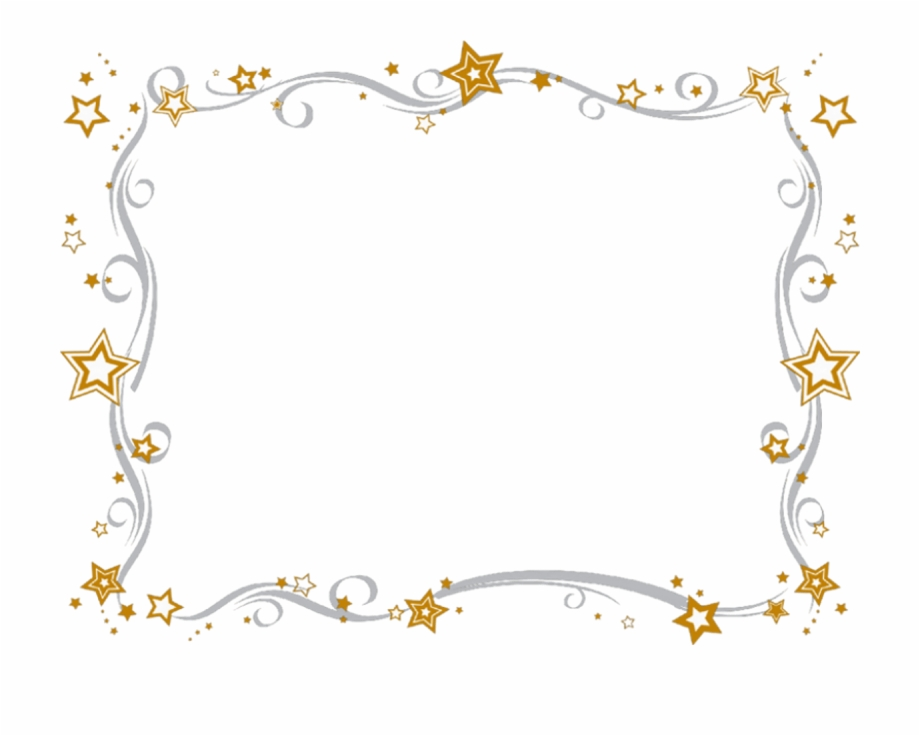Free new years eve clipart borders. December year border png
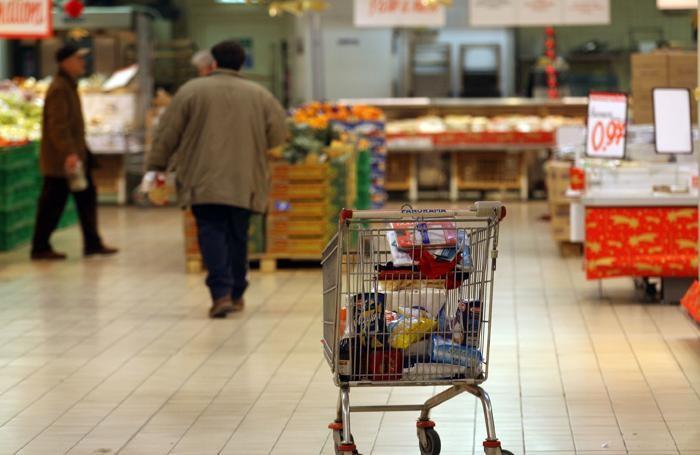 Potere d'acquisto: l'Italia agli ultimi posti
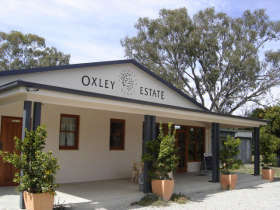 Ciavarella Oxley Estate Winery - Attractions Melbourne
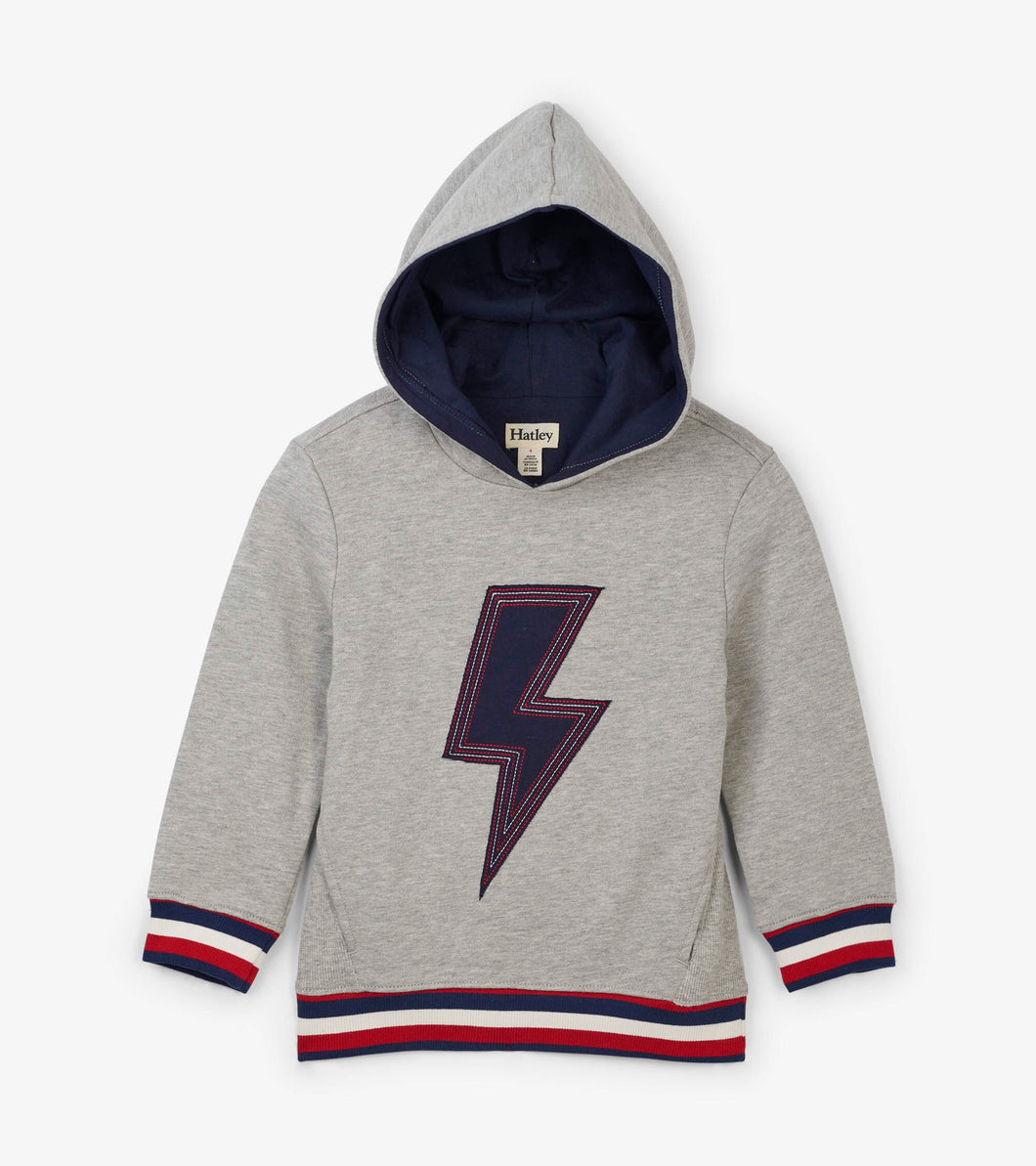 Hatley lightning flash hooded pullover hoodie jumper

■ THE PROBLEM ■
Set down word for word the lines beginning with the one containing "Potere d'acquisto: l'Italia" and ending with the last line of the listing, inclusive. Omit every picture.

■ SOLUTION FOR THIS EXERCISE ■
 Potere d'acquisto: l'Italia agli ultimi posti
 Ciavarella Oxley Estate Winery - Attractions Melbourne
 Hatley lightning flash hooded pullover hoodie jumper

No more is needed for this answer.